In 2000 Fujifilm wanted a piece of the new DSLR market. Problem: they no longer had an SLR system in production to build a digital body for. Solution: Nikon had such a system. Why not take a Nikon film camera and put a slightly tilted digital sensor in it and call it Fujifilm S3. To everyone’s surprise that worked and eventually they even needed a successor. New problem: there was no longer any suitable Nikon film SLR:s in production to digitalize. Solution: take a Nikon DSLR, rip out the sensor and put an even stranger sensor in it, one that is not just tilted, but is composed of two different sensors with the pixels intermingled, one for shadows and one for highlights. The re-sensored and rebranded D200 was called the Fujifilm S5 Pro and sold quite well amongst photo studios.

Dials and knobs user interface

During the 20th century the user interface of the camera slowly developed. Step by step, the handheld camera progressed towards a standard, pretty much how all modern cars have the throttle, clutch and brake pedals, the wheel and stick in the same place.

By the 1970:s a photographer could pick up a camera from almost any brand and find the aperture ring on the lens, the shutter release by the index finger, the shutter speed on a knob on the top next to ISO and a program selecting dials.

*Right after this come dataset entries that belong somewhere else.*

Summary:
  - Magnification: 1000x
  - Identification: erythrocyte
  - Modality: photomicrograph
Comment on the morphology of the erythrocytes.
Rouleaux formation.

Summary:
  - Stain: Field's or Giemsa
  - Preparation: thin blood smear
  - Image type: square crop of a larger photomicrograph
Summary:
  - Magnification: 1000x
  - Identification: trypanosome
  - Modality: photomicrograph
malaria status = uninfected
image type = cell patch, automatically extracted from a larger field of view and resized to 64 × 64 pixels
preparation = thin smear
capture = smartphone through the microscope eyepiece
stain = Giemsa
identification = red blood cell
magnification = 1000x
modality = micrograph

Apart from quite a lot of searching for solutions on how to replace that UI with digital sliders, touchscreens and so on, the SLR producers incorporated new features like autofocus, automatic exposure and lcd screens into the old system.

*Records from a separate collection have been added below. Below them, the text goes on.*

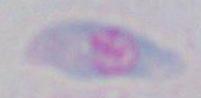

Summary:
  - Magnification: 1000x
  - Modality: micrograph
  - Identification: Toxoplasma gondii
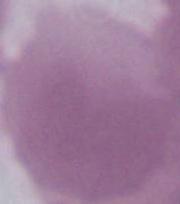
1000x magnification. An erythrocyte is shown. Micrograph.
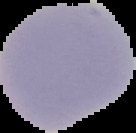

Summary:
  - Malaria status: uninfected
  - Image size: 136×133 pixels
  - Image type: segmented cell region on a black background
  - Preparation: thin blood smear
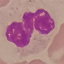

result = negative for malaria parasites
preparation = thin blood film
image type = cell patch, automatically extracted from a larger field of view and resized to 64 × 64 pixels
capture = smartphone camera at the microscope eyepiece
stain = Giemsa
Identify the parasite.
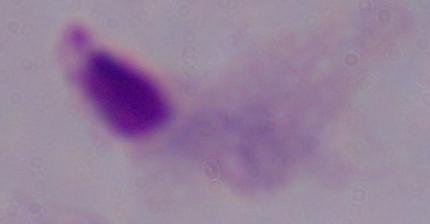
A trichomonad.

Summary:
  - Modality: micrograph
  - Magnification: 1000x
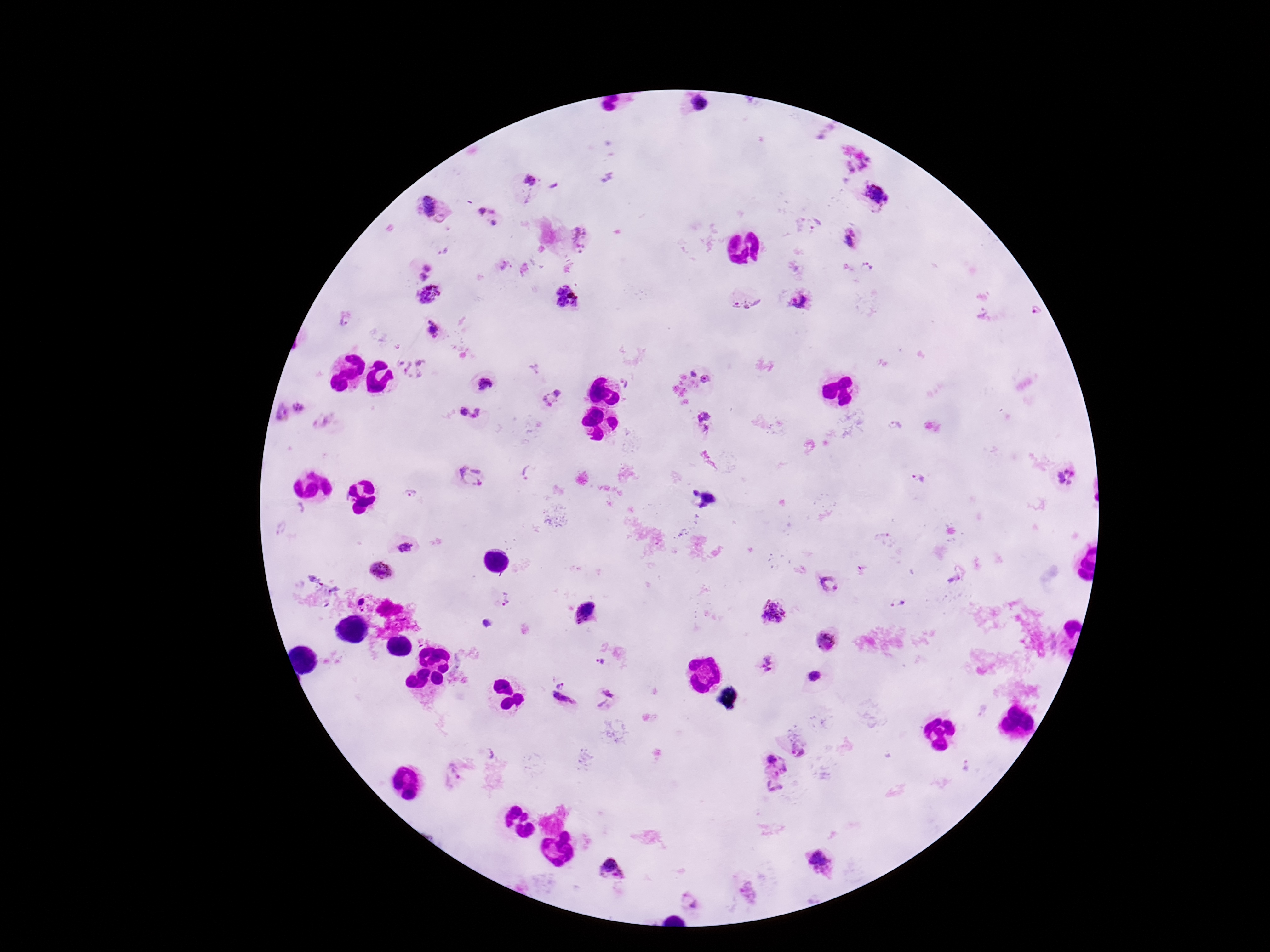
capture = smartphone camera through the microscope eyepiece
image size = 1270×952 pixels
field of view = single
stain = Giemsa
Plasmodium parasite locations = approximate centers as (x, y) in pixels: (700, 104), (532, 180), (877, 196), (431, 206), (487, 207), (495, 224), (816, 226), (584, 237), (855, 241), (506, 265), (865, 265), (430, 266), (422, 277), (428, 294), (566, 300), (804, 300), (740, 301), (1041, 311), (345, 322), (434, 327), (413, 368), (694, 371), (705, 379), (484, 384), (552, 397), (298, 407), (468, 413), (702, 414), (281, 415), (530, 472), (1065, 477), (469, 478), (917, 478), (695, 492), (407, 496), (710, 499), (406, 547), (382, 570), (829, 585), (504, 600), (362, 602), (899, 603), (777, 614), (487, 624), (828, 641), (599, 662), (766, 667), (560, 683), (608, 697), (560, 705), (800, 750), (773, 762), (453, 776), (774, 785), (822, 864), (611, 868), (688, 901)
magnification = 100x
patient malaria status = infected
preparation = thick peripheral-blood smear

When Fujifilm introduced the new X system, the UI was pretty much a return to the old knobs and dials of before the electronic age. However, for the system to attract photographers that were used to the modern DSLRs of mainly Canon and Nikon, Fujifilm had to implement house style and modern UI features of those competitors. That happened with the Fujifilm X-T1.

Up to date overall performance

Looking back, Fujifilm has always been able to deliver top performance in the specific features every single camera was optimized for. But apart from the lenses, there was usually a price to pay with lower performance regarding other features.

That was also true during the infancy of the X system. Eventually, autofocus, movie features, stabilization, connectivity, UI responsiveness and so on was on par with the competition, all in the same camera.

I think we can all agree that by now, Fujifilm has achieved that, but exactly what camera in the X line-up that we feel comfortable enough with to be able to sell off our last DSLR gear depends a both on what features each and everyone was depending on and when Fujifilm improved it enough. Thus, I will not name a camera but let you all pick one according to your own preferences.